Ne’er a merrier family

pic credit: Istana Negara

AS MOST members of the previous Cabinet were reappointed alongside the same special envoys with ministerial status to boot, those who were still trying to grasp what the new promotional tag “Keluarga Malaysia” or Malaysian Family means, should wonder no more.

It had nothing to do with the rest of the nation. Newly-minted Prime Minister (PM) Datuk Seri Ismail Sabri Yaakob decided to keep most of the previously big ministerial family, albeit a few casualties, home.

It only stands to reason for him to do so — he was, after all, a key member in the previous administration which was roundly denounced as a failed government and Cabinet.

If he were to remove and replace most of the Cabinet members, it would mean that he accepted the popular verdict that it was a failed Cabinet, hence the need to replace most, if not all, its members. Neither will such a move sit well with those dropped as they would become potential thorn on the side sooner than later.

Apart from that, it would also mean that Ismail Sabri himself has to admit that he was part of the failure and that in itself disqualified him from accepting the PM’s post.

So, the next best thing to do is to let his predecessor Tan Sri Mahiaddin Md Yasin take the fall and the rest just moves on. It seems to work somewhat as Mahiaddin’s resignation took the sting out of public outrage despite the unabating number of new cases and deaths from the pandemic.

Furthermore, it would have been wishful thinking and to a lot of degree naïve if the nation expected Ismail Sabri, whose rise in politics had been uneventful and at a time when Umno is shrouded with scandalised leaders, to suddenly find the gumption to be drastic and adventurous. That would have been uncharacteristic.

With that, he opted for the safe and uneventful approach of pacifying and pleasing all quarters that provided him the razor thin majority as did Mahiaddin.

So, he pleases Mahiaddin’s faction from Parti Pribumi Bersatu Malaysia, the Umno faction aligned to him, PAS and other components from Sarawak and Sabah.

As for the Umno’s “court cluster” who were responsible for pulling the rug from under Mahiaddin, Ismail Sabri has some advantage compared to his predecessor.

Though they can, they would think twice about doing the same number as they did on Mahiaddin because Ismail Sabri is from Umno and it would not go down too well with the party’s rank and file.

Of course, there is always the possibility of Mahiaddin and Bersatu returning the “favour” to Ismail Sabri, but it is quite unlikely as that would be to their detriment as well, given public disgust towards them for being turncoats to Pakatan Harapan and Tun Dr Mahathir Mohamad’s faction.

Bersatu will stay and pick the crumbs that come their way and redeeming the injured pride of their president can be pursued later, or never.

[Saved entries]

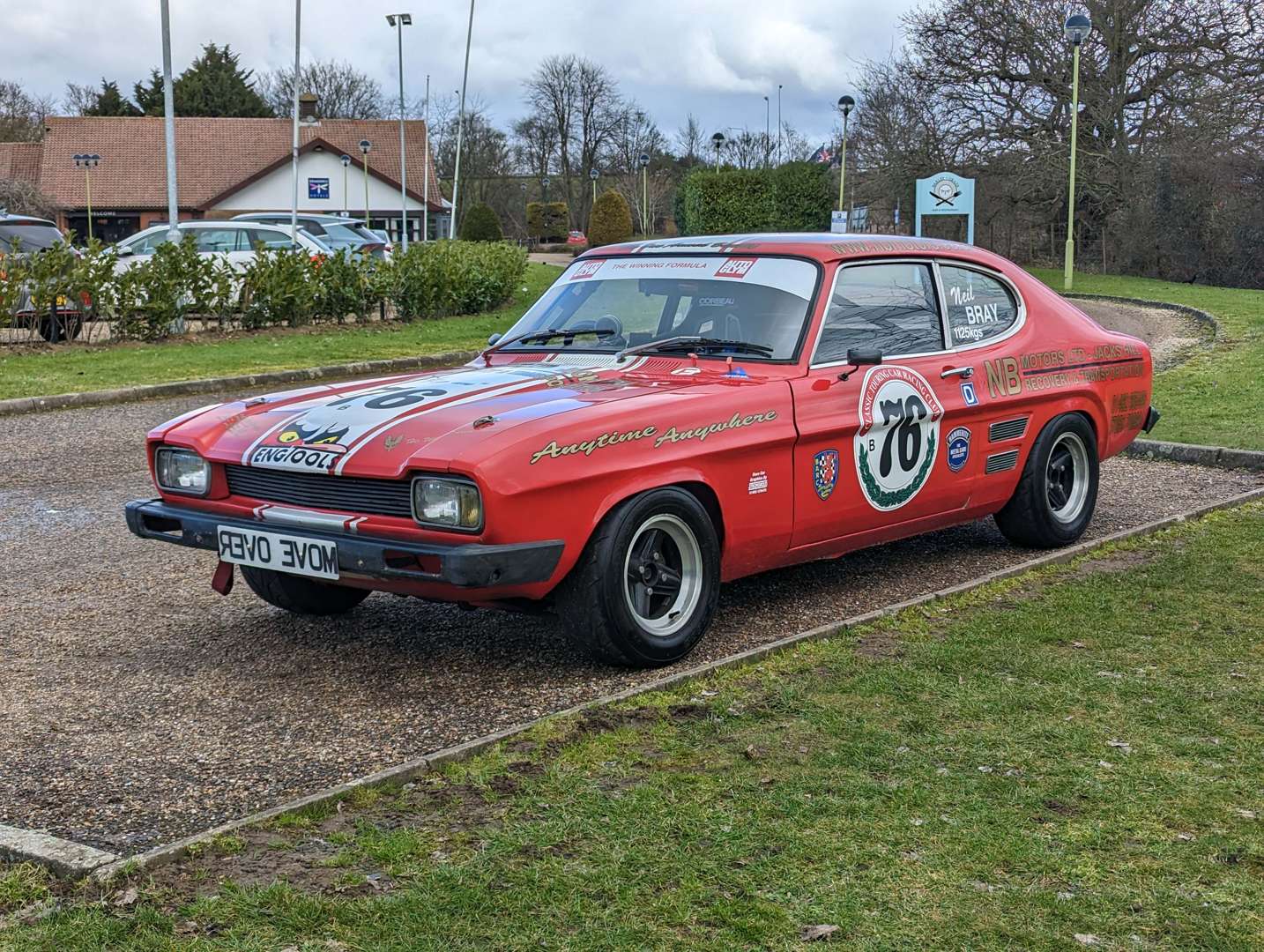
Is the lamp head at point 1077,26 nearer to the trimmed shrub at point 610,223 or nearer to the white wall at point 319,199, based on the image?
the trimmed shrub at point 610,223

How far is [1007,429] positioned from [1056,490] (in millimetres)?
700

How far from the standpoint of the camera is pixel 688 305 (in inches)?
246

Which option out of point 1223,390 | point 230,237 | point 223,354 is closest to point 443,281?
point 230,237

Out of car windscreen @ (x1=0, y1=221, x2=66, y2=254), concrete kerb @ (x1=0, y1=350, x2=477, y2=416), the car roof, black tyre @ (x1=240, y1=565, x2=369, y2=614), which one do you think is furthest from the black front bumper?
car windscreen @ (x1=0, y1=221, x2=66, y2=254)

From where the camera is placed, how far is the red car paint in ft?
16.0

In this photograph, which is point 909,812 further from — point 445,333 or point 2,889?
point 445,333

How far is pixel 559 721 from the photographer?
4.60 metres

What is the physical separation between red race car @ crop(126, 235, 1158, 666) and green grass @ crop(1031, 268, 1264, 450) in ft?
11.9

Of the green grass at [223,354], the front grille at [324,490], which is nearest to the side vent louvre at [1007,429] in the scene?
the front grille at [324,490]

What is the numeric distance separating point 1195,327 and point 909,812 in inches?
739

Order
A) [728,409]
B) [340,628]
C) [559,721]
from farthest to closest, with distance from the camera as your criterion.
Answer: [340,628]
[728,409]
[559,721]

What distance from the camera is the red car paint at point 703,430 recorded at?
489cm

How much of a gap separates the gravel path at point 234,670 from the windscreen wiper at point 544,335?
123 cm

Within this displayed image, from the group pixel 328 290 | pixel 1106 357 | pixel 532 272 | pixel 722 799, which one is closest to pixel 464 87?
pixel 532 272
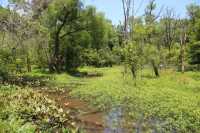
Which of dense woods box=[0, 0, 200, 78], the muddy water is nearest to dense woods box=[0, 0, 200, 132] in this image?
dense woods box=[0, 0, 200, 78]

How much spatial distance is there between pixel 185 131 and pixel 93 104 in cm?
376

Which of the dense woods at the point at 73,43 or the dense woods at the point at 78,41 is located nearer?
the dense woods at the point at 73,43

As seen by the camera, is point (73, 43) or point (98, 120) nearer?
point (98, 120)

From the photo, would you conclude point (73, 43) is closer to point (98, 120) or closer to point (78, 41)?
point (78, 41)

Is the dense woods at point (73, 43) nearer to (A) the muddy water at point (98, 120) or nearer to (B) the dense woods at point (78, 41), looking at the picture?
(B) the dense woods at point (78, 41)

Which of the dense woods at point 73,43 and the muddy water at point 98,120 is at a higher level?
the dense woods at point 73,43

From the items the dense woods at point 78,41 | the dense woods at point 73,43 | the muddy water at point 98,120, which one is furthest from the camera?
the dense woods at point 78,41

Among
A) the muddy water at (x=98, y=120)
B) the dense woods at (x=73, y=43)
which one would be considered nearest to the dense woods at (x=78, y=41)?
the dense woods at (x=73, y=43)

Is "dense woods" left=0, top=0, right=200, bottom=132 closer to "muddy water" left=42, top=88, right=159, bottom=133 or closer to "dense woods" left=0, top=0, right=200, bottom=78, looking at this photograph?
"dense woods" left=0, top=0, right=200, bottom=78

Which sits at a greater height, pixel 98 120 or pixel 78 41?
pixel 78 41

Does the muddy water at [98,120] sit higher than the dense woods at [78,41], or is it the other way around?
the dense woods at [78,41]

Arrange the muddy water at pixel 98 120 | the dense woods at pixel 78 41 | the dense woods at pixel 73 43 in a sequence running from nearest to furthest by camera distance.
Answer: the muddy water at pixel 98 120 < the dense woods at pixel 73 43 < the dense woods at pixel 78 41

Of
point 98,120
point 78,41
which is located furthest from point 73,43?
point 98,120

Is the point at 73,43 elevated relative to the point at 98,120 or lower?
elevated
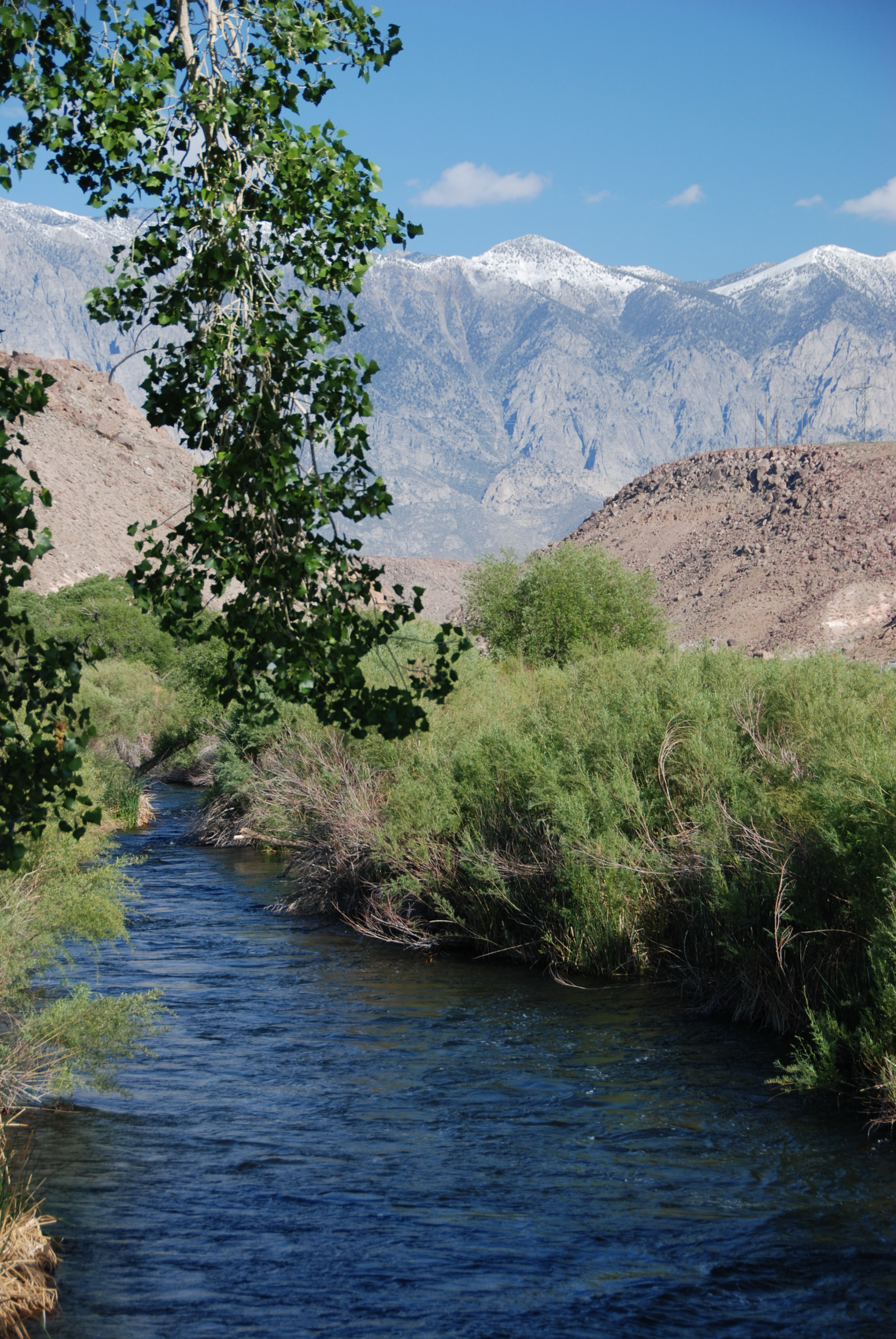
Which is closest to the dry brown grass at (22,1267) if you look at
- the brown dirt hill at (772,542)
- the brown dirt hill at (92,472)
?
the brown dirt hill at (772,542)

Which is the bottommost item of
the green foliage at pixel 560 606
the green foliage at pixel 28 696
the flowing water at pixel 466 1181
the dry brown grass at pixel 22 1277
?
the flowing water at pixel 466 1181

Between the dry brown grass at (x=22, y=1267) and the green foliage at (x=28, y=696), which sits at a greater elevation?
the green foliage at (x=28, y=696)

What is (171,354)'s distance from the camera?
535 centimetres

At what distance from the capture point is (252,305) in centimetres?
538

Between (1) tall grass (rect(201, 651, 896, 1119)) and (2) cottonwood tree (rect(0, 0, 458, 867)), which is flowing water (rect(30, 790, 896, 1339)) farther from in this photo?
(2) cottonwood tree (rect(0, 0, 458, 867))

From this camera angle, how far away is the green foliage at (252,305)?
5.14m

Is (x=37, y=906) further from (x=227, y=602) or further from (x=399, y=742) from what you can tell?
(x=399, y=742)

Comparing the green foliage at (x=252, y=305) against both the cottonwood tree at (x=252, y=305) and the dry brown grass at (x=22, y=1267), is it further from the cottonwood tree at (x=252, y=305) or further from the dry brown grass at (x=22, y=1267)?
the dry brown grass at (x=22, y=1267)

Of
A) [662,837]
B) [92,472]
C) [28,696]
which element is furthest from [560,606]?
[92,472]

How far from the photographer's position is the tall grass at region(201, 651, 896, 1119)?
997 centimetres

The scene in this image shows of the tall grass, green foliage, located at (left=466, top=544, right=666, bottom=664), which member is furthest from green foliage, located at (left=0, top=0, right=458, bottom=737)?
green foliage, located at (left=466, top=544, right=666, bottom=664)

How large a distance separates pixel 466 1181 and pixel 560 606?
27567 millimetres

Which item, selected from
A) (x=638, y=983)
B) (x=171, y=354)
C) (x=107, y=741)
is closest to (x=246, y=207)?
(x=171, y=354)

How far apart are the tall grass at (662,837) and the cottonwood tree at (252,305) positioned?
18.9 ft
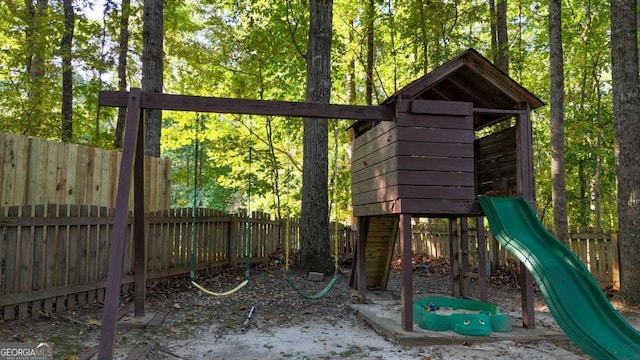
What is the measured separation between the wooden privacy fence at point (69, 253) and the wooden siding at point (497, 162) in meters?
5.13

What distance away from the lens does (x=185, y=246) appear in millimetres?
8102

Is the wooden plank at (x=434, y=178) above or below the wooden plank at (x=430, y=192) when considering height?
above

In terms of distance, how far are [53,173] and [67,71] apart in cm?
567

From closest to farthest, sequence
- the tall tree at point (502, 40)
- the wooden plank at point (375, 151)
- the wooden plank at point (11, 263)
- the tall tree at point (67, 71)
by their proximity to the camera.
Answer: the wooden plank at point (11, 263)
the wooden plank at point (375, 151)
the tall tree at point (67, 71)
the tall tree at point (502, 40)

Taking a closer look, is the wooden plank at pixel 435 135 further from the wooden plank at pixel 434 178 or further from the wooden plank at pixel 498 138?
the wooden plank at pixel 498 138

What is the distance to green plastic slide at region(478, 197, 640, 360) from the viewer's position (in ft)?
12.5

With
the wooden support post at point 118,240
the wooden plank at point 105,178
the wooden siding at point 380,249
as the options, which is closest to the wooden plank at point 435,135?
the wooden siding at point 380,249

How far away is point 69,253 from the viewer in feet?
19.0

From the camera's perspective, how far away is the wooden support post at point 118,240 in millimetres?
3898

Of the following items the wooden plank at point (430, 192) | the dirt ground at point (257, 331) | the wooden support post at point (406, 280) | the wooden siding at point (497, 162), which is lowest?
the dirt ground at point (257, 331)

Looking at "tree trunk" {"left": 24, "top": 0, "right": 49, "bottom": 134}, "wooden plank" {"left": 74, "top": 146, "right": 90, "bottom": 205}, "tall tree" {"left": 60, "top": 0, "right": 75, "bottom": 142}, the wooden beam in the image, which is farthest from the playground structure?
"tree trunk" {"left": 24, "top": 0, "right": 49, "bottom": 134}

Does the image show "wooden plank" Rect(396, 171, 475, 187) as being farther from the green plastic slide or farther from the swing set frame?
the swing set frame

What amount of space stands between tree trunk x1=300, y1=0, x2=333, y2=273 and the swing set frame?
3302 mm

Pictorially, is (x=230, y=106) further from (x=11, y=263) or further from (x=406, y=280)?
(x=11, y=263)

**Complete the following:**
1. Edit the Cabinet commentary, starting with "With that, he" and going on through "rank and file.", so that "razor thin" reads "wafer-thin".
2. Which political parties and coalitions does the Cabinet commentary name?
3. Carry on the Cabinet commentary from the point where it stops.
The rows are material separate from the Cabinet commentary.

**List of answers:**
1.
With that, he opted for the safe and uneventful approach of pacifying and pleasing all quarters that provided him the wafer-thin majority as did Mahiaddin.

So, he pleases Mahiaddin’s faction from Parti Pribumi Bersatu Malaysia, the Umno faction aligned to him, PAS and other components from Sarawak and Sabah.

As for the Umno’s “court cluster” who were responsible for pulling the rug from under Mahiaddin, Ismail Sabri has some advantage compared to his predecessor.

Though they can, they would think twice about doing the same number as they did on Mahiaddin because Ismail Sabri is from Umno and it would not go down too well with the party’s rank and file.

2. Umno, Parti Pribumi Bersatu Malaysia (Bersatu), PAS, Pakatan Harapan

3.
PAS will not be a threat either as it is content to have some leaders as ministers and their president sitting pretty as a special envoy without having to prove their mettle and let all the blame of a failed government fall on Umno and Bersatu.

After all, these two parties are the ones jostling for the PM post while PAS has not shown any interest in being part of the circus.

It also stands to reason — given PAS’ demands for the Shariah and Islamic principles be incorporated into the government when they were in the Opposition and now realising that it is not an easy feat to accomplish — it is better to play second fiddle and not take responsibility for not realising the theocratic promises.

It is quite a neat trick. Enjoy the benefits of being part of the government, but at the same time not take responsibility for not pursuing the party’s agenda on the grounds that it is not in the position to demand them. It is not a new trick either. It is one well exploited by junior partners in a coalition.

Similarly in the case of the Sarawakian partners —they too are comfortable not being the mainstay of the coalition as their concern is strictly about their positioning in Sarawak.

Too forward in their role in the federal Cabinet may lead to them facing the backlash back home for failing to redeem Sarawak’s share from the national equation.

It is better to lie low, increase the decibels when it concerns Sarawak’s interests and if not met, the qualifier would be that the main partners in the coalition from the peninsula continues to be Malaya-centric.

It had worked in the past and why should it not work now, and that leaves Ismail Sabri with a comforting Cabinet that is tailored to serve his political interest and those aligned to him and nothing to do with public concerns.

They are stitched together on common interests, though they will continue sharpening their knives. They are quite adept in backstabbing, some multiple times over the same back.

It is a big, happy, family — obese, bloated and dysfunctional to boot.

Shamsul Akmar is the editor of The Malaysian Reserve.